> _WHAT YOU ARE ASKED TO DO_
Look in the data below for the line that contains "family: Muridae". Copy that line and the remaining lines exactly.

> _RECORD SET_
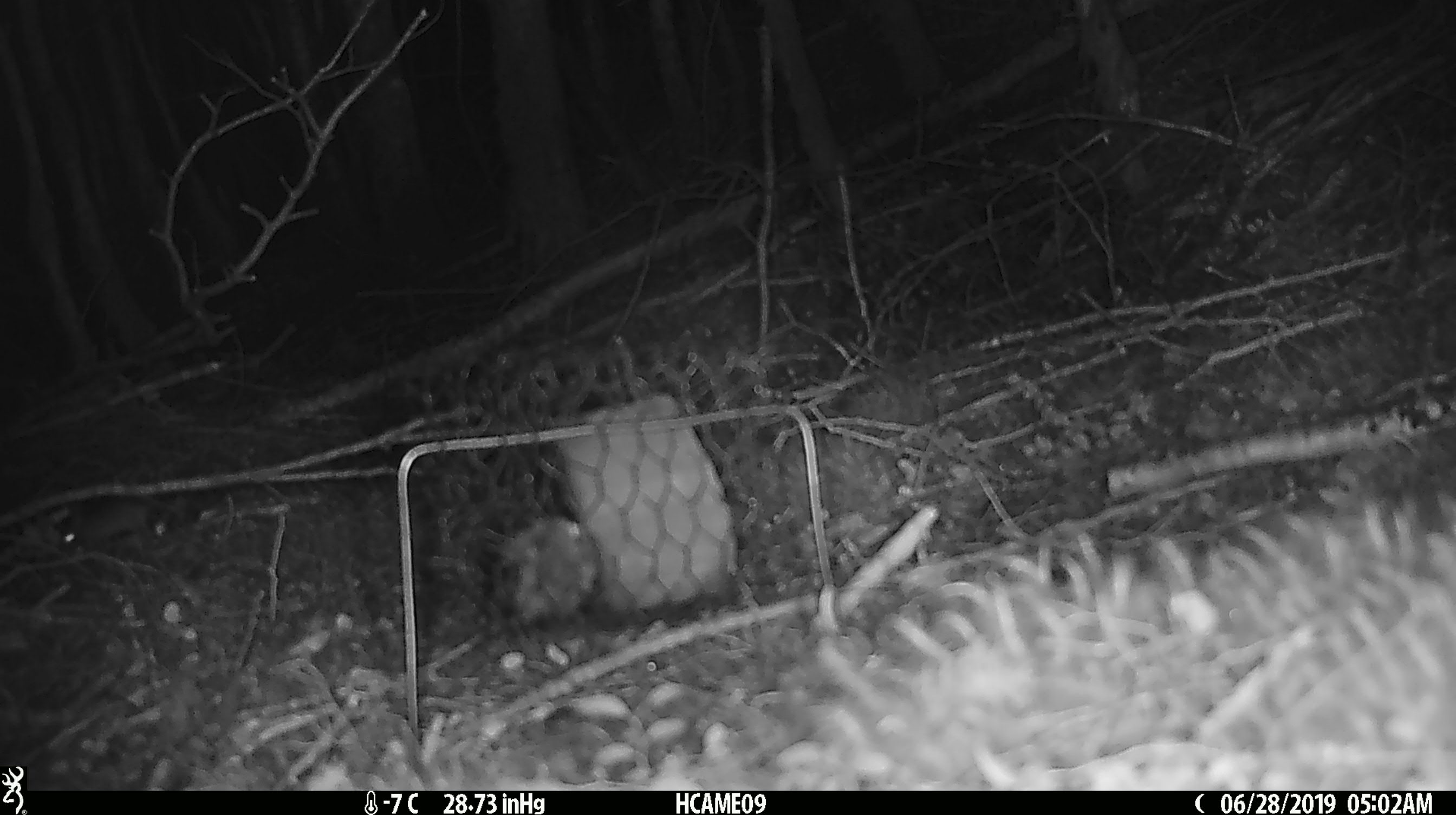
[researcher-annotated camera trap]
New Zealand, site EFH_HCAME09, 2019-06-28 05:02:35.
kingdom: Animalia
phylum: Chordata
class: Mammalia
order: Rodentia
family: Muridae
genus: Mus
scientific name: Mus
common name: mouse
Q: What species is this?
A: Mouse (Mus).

> _ANSWER SPACE_
family: Muridae
genus: Mus
scientific name: Mus
common name: mouse
Q: What species is this?
A: Mouse (Mus).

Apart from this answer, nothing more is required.